Segment Start: Extracted records
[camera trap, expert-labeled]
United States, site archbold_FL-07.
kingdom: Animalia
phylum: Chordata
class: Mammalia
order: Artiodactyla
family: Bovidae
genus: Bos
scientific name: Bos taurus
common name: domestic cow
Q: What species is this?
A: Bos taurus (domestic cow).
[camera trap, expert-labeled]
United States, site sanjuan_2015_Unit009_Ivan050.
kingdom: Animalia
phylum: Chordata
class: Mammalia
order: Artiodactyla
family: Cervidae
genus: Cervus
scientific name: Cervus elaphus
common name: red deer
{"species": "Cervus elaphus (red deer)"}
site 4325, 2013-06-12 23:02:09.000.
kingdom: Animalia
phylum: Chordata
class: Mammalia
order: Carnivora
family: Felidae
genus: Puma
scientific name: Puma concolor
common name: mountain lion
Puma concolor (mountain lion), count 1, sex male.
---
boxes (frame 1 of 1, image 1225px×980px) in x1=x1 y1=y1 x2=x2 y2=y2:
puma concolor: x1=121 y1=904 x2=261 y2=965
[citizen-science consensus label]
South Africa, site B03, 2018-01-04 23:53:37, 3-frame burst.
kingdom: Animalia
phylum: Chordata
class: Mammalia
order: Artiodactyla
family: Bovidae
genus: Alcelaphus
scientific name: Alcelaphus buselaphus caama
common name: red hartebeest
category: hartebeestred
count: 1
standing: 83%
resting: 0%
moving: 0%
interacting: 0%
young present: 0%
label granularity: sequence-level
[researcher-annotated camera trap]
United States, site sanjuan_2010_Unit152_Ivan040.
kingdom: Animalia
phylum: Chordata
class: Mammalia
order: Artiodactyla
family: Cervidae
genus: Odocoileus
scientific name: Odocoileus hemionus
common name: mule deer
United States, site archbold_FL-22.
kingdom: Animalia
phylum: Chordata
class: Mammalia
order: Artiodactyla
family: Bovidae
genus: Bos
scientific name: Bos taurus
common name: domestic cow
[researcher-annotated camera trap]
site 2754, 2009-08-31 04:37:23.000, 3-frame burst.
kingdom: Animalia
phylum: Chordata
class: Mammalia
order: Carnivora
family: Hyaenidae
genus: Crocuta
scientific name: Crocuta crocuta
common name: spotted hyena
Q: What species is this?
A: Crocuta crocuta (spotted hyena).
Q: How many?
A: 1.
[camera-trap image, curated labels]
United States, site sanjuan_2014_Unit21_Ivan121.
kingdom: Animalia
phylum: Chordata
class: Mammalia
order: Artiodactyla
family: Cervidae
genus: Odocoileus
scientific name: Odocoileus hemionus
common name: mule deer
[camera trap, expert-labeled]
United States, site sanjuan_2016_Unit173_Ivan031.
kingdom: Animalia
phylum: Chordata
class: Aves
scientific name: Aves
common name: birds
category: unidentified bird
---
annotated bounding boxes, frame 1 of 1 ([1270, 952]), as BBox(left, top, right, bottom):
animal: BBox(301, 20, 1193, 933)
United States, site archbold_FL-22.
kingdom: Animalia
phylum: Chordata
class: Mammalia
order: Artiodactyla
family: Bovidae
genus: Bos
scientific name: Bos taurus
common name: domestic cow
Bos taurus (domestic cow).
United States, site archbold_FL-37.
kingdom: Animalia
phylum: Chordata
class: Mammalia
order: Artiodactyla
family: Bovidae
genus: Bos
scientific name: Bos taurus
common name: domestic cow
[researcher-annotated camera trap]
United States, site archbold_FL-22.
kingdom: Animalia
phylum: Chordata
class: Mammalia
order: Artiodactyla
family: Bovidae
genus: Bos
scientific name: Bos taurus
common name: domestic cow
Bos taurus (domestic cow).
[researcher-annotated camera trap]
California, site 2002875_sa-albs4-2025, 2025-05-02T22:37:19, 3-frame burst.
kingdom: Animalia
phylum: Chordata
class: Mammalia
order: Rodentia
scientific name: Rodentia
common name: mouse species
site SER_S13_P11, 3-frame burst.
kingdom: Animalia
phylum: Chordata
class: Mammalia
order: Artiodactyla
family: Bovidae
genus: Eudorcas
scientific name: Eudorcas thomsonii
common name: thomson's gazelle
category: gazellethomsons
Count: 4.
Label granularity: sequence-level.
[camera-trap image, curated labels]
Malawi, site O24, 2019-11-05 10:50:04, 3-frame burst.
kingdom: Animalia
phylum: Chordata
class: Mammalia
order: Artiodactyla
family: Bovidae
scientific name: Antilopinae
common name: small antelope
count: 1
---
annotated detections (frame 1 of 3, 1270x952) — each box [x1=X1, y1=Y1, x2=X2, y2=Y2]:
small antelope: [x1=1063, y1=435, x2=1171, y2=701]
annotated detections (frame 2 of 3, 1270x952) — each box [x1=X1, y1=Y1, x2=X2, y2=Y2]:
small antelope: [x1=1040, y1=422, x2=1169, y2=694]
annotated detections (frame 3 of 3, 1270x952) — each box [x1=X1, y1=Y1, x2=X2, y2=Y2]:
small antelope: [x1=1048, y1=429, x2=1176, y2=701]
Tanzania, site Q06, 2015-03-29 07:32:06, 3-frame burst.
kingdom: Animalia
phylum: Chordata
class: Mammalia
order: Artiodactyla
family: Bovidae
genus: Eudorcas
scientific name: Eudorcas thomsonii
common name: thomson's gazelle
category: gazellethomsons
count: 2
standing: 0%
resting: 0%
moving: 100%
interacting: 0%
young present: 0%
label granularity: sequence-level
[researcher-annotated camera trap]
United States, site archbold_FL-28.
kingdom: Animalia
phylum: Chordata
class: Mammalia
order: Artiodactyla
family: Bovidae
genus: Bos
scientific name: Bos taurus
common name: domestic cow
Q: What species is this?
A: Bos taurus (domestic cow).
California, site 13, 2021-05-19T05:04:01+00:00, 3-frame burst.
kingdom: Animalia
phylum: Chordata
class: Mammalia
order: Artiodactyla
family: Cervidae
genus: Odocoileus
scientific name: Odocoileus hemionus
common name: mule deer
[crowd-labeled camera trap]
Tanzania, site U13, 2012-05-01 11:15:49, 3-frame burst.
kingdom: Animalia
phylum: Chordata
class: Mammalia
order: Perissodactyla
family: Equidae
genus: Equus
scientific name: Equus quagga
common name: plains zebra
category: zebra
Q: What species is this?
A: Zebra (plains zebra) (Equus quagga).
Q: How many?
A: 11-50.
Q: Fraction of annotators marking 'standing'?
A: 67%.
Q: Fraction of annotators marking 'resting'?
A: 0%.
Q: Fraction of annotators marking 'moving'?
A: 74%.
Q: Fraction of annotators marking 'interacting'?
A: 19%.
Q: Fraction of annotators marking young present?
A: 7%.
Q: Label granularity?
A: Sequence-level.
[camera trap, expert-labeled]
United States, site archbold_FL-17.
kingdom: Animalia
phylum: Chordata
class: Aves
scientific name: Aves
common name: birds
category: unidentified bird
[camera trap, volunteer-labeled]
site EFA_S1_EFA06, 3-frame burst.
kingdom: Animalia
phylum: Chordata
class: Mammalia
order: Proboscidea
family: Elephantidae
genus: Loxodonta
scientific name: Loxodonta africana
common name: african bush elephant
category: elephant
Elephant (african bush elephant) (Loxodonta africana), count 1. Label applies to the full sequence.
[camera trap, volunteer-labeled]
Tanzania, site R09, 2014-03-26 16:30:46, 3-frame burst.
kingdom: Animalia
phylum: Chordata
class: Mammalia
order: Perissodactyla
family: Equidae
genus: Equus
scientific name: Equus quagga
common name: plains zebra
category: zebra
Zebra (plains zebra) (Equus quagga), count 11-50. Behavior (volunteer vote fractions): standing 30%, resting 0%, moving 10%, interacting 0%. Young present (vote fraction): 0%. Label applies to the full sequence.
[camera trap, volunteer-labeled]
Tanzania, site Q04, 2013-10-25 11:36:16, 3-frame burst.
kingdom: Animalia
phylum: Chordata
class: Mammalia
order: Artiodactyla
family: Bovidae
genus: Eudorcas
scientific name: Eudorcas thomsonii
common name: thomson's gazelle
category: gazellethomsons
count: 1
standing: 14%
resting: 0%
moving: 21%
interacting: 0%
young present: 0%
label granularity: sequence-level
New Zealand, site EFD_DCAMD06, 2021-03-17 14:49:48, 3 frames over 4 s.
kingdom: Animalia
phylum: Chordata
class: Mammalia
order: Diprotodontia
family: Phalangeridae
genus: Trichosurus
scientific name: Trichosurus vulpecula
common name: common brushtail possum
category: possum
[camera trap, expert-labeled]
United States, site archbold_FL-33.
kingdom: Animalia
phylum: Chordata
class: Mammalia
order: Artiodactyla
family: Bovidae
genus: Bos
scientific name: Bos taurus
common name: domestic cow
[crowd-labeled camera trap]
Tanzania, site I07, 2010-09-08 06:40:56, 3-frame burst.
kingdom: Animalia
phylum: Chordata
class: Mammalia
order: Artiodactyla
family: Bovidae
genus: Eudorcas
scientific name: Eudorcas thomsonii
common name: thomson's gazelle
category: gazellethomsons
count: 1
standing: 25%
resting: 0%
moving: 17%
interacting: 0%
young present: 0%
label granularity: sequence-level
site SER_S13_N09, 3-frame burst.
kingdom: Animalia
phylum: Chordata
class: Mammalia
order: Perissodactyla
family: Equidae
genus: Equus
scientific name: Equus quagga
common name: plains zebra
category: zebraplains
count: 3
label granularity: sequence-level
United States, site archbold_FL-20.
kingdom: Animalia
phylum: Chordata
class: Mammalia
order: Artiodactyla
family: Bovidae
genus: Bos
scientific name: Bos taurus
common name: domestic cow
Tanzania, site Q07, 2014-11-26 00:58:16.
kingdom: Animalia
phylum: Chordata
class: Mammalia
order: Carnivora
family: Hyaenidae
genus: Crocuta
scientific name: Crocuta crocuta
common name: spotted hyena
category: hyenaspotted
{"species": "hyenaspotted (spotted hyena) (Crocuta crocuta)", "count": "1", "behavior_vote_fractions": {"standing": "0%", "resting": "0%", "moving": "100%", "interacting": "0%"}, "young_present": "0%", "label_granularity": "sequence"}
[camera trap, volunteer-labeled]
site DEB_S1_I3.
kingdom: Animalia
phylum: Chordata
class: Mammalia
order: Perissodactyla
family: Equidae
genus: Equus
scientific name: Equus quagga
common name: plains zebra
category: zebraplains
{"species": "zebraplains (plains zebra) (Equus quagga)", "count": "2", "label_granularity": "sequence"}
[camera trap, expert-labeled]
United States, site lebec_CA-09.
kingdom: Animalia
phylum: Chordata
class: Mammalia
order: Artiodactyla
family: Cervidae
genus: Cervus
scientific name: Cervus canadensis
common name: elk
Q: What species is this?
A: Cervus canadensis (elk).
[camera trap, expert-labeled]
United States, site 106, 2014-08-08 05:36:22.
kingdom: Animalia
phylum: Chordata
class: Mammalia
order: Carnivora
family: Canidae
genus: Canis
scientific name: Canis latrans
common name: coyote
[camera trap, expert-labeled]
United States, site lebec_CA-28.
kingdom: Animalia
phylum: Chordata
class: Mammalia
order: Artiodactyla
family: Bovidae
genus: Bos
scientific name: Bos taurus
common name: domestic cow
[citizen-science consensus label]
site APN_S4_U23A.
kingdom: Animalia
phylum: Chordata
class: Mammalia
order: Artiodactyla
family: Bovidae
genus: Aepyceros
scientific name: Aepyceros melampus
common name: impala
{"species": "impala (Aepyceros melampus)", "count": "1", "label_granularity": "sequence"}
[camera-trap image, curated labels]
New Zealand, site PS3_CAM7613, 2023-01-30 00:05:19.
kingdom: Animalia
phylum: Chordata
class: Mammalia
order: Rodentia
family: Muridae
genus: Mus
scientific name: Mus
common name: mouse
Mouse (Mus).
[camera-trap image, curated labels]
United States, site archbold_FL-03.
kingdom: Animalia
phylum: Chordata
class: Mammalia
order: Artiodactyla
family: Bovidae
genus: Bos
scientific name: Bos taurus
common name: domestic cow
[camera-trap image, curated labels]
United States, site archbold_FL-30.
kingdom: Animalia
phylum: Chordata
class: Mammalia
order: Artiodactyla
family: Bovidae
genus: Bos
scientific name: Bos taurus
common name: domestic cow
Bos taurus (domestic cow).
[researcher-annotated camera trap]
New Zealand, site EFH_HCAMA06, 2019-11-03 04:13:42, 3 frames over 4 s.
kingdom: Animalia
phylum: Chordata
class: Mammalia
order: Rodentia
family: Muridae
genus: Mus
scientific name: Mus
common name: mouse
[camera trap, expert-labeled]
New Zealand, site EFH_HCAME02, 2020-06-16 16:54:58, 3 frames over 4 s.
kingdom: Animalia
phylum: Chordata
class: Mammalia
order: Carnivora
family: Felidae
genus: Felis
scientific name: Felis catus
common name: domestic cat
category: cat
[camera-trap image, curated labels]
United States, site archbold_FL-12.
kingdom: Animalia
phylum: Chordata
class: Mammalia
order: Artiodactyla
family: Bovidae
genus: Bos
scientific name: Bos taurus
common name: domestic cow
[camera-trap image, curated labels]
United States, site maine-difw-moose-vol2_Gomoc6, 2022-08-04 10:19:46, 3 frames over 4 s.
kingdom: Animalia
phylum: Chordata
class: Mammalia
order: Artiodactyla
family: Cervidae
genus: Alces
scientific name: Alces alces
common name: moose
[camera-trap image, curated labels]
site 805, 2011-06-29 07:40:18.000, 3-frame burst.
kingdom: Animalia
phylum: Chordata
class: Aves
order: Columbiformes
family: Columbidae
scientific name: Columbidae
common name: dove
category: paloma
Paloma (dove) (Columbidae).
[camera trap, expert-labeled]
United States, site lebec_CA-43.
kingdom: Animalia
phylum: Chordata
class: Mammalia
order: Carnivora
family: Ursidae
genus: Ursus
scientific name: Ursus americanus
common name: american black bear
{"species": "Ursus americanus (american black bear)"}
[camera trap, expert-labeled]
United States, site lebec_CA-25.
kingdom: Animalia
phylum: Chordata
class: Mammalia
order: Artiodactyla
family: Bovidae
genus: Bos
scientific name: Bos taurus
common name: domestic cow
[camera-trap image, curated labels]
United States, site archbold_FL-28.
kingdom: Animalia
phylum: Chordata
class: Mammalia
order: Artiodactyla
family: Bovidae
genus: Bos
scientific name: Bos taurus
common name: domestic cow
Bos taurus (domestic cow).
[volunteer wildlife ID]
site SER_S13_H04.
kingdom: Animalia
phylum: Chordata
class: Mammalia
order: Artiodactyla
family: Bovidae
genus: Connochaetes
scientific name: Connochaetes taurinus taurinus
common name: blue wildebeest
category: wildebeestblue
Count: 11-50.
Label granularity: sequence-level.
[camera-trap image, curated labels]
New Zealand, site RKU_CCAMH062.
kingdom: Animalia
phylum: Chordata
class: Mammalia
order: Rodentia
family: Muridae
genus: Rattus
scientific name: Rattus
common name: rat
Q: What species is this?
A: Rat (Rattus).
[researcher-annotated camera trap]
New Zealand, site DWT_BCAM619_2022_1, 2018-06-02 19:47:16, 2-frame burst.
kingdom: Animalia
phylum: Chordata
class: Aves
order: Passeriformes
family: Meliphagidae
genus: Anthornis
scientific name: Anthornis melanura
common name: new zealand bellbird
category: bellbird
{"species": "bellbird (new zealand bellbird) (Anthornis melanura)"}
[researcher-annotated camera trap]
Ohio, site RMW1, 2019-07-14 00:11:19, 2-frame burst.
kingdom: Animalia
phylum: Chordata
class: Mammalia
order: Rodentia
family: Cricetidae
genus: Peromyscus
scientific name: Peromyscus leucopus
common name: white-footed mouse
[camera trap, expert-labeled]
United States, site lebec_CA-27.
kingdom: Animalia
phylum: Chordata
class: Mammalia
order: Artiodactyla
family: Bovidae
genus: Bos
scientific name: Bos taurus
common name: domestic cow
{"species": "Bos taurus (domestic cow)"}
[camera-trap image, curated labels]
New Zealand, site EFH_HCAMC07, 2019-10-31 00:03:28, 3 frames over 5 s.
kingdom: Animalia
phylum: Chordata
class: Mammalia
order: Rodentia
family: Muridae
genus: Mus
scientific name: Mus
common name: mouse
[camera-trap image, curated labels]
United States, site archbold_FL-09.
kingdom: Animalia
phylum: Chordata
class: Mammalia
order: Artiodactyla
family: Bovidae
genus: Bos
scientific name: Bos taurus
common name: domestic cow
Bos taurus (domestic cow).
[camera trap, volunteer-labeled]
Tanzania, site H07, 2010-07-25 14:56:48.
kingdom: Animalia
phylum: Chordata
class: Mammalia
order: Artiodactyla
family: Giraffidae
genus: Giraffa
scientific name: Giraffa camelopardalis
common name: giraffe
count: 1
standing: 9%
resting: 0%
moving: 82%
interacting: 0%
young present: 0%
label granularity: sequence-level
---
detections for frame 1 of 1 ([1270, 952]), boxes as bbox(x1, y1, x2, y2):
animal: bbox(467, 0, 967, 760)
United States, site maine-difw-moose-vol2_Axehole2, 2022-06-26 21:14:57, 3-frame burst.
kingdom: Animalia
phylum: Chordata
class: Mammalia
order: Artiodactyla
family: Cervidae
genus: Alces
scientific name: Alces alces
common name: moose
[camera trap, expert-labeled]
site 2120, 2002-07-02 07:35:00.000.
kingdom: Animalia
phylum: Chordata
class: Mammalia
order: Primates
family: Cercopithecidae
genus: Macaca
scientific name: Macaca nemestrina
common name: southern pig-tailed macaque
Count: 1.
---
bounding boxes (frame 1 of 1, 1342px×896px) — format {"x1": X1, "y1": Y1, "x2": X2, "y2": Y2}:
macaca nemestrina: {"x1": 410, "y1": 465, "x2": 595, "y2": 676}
Segment End: Extracted records
Exercise description — For the lines above, output exactly those from the line containing "scientific name: Connochaetes" through the line containing "A: Rat (Rattus).", and skip the others.

Answer below —
scientific name: Connochaetes taurinus taurinus
common name: blue wildebeest
category: wildebeestblue
Count: 11-50.
Label granularity: sequence-level.
[camera-trap image, curated labels]
New Zealand, site RKU_CCAMH062.
kingdom: Animalia
phylum: Chordata
class: Mammalia
order: Rodentia
family: Muridae
genus: Rattus
scientific name: Rattus
common name: rat
Q: What species is this?
A: Rat (Rattus).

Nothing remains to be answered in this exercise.